Una última cuestión se refiere a la legalidad de las incautaciones de activos, la confiscación de ganancias ilícitas y la premisa jurídica de la cooperación entre los Estados. El gobierno peruano a la fecha ha tenido éxito en la recuperación de importantes sumas de dinero, que fueron encontradas en cuentas bancarias suizas bajo los nombres de algunos de los acusados. Para los Estados partes sujetos a la Convención de las Naciones Unidas contra la Corrupción, los artículos 44-50 establecen una clara obligación de cooperar con respecto a la extradición, asistencia judicial recíproca y otras formas de investigación policial y demás colaboraciones. El más importante e innovador elemento de la presente Convención, sin embargo, es la recuperación de activos y sus disposiciones, contenidas en el capítulo V. Aunque este tipo de cooperación podría  se pondrá en marcha posteriormente a través de convenios bilaterales o multilaterales, no hay razón por la cual acuerdos bilaterales vigentes en materia de cooperación judicial, no puede servir de base para la recuperación de activos, sin embargo, la recuperación de activos no puede ser acelerados a través de medios no oficiales que evadan la aprobación parlamentaria, como memorandos de entendimiento.
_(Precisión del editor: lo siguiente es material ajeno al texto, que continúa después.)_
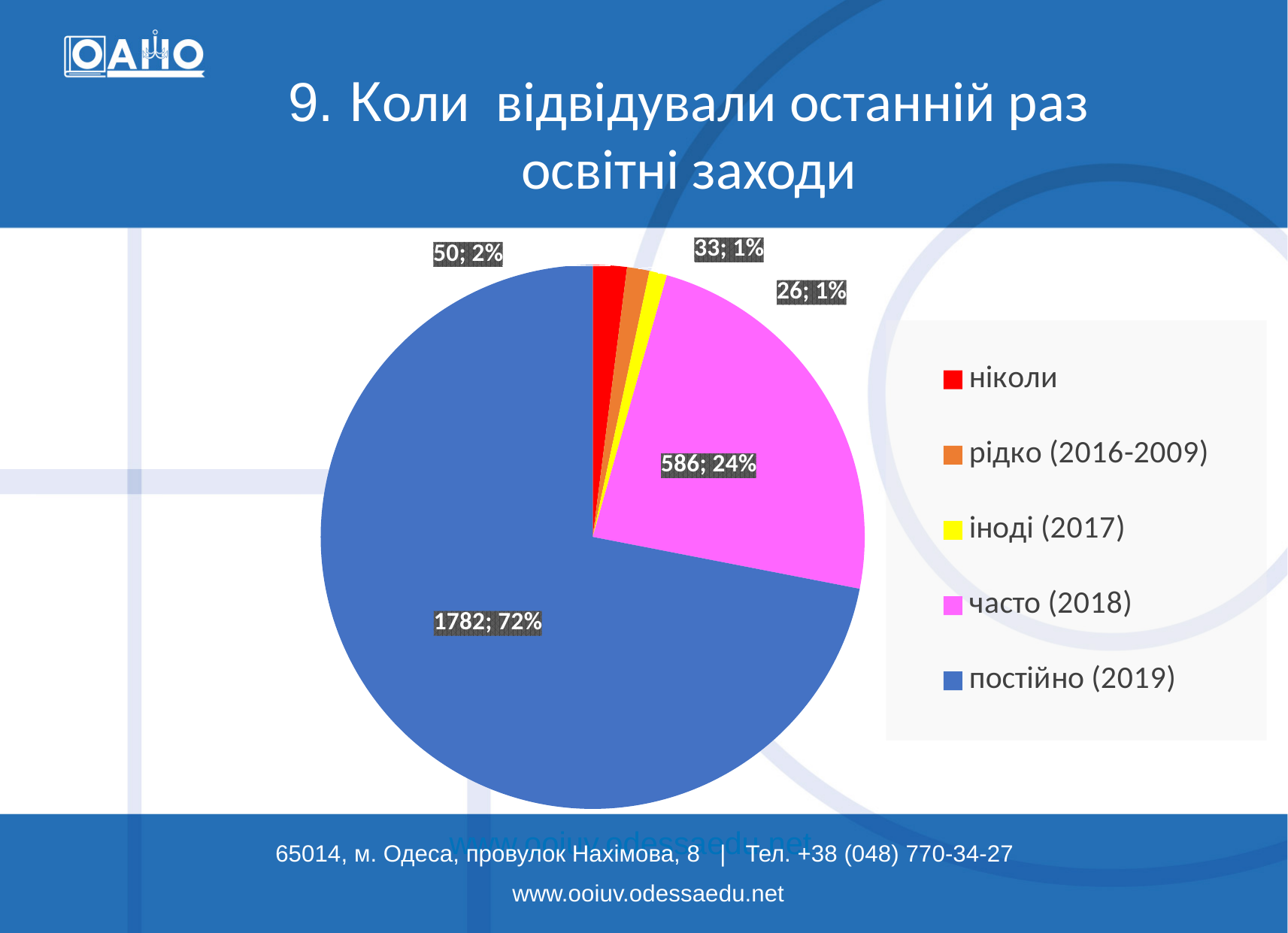
What is the value for "іноді (2017)" in the pie chart? 26 What is the difference between the values for "постійно (2019)" and "часто (2018)"? 1196 What kind of chart is shown on the slide? pie chart What is the value for "ніколи" in the pie chart? 50 What is the value for "постійно (2019)" in the pie chart? 1782 How many categories does the legend of the pie chart list? 5 What percentage share does "часто (2018)" have in the pie chart? 24% Which category has the smallest slice in the pie chart? іноді (2017) What is the value for "рідко (2016-2009)" in the pie chart? 33 Which is larger in the pie chart: the value for "ніколи" or the value for "рідко (2016-2009)"? ніколи Which category has the largest slice in the pie chart? постійно (2019) What colour is the slice for "часто (2018)" in the pie chart? pink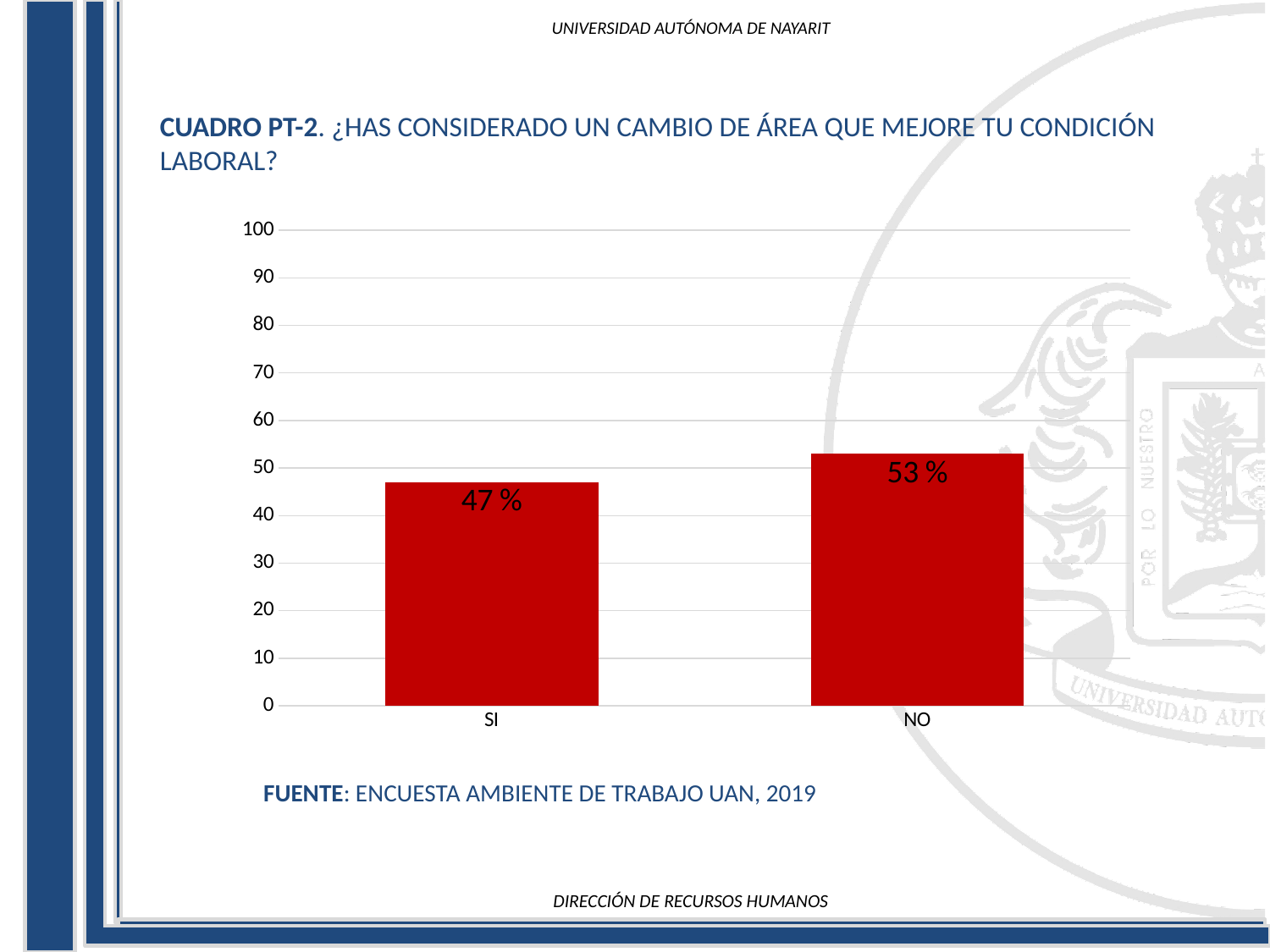
What is the value for NO? 53 % Is the value for NO greater or less than 50? greater Which is larger, the value for SI or the value for NO? NO Is the value for SI greater or less than 50? less What source is cited below the chart? ENCUESTA AMBIENTE DE TRABAJO UAN, 2019 How many categories are shown on the x axis? 2 What is the value for SI? 47 % What is the maximum value shown on the vertical axis? 100 What kind of chart is shown on the slide? bar chart Which category has the highest value? NO What is the difference between the values for NO and SI? 6 % Which category has the lowest value? SI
Por otra parte, aunque hemos dicho que no existe un delito internacional contra el derecho a la libre determinación de los bienes de un Estado, no obstante, los bienes pertenecen al pueblo de ese Estado, representado a través de la persona jurídica internacional de ese Estado. Por lo tanto, existe una obligación concreta de devolver esos bienes cuando han sido apropiados de manera ilícita, independientemente de que se encuentren legalmente en fideicomiso o en una cuenta bancaria de un Estado parte y de acuerdo a su legislación. De este modo, la consecución por parte de una nación de los medios y la logística  que implica la recuperación de activos, no pueden impedir o anular su derecho de propiedad de sus recursos saqueados. La consecuencia de esta observación es que, cuando el Estado parte retrasa la recuperación de los activos a cuenta de sus leyes internas, se responsabiliza de garantizar la seguridad en el mantenimiento de activos, así como del pago de intereses al Estado requirente.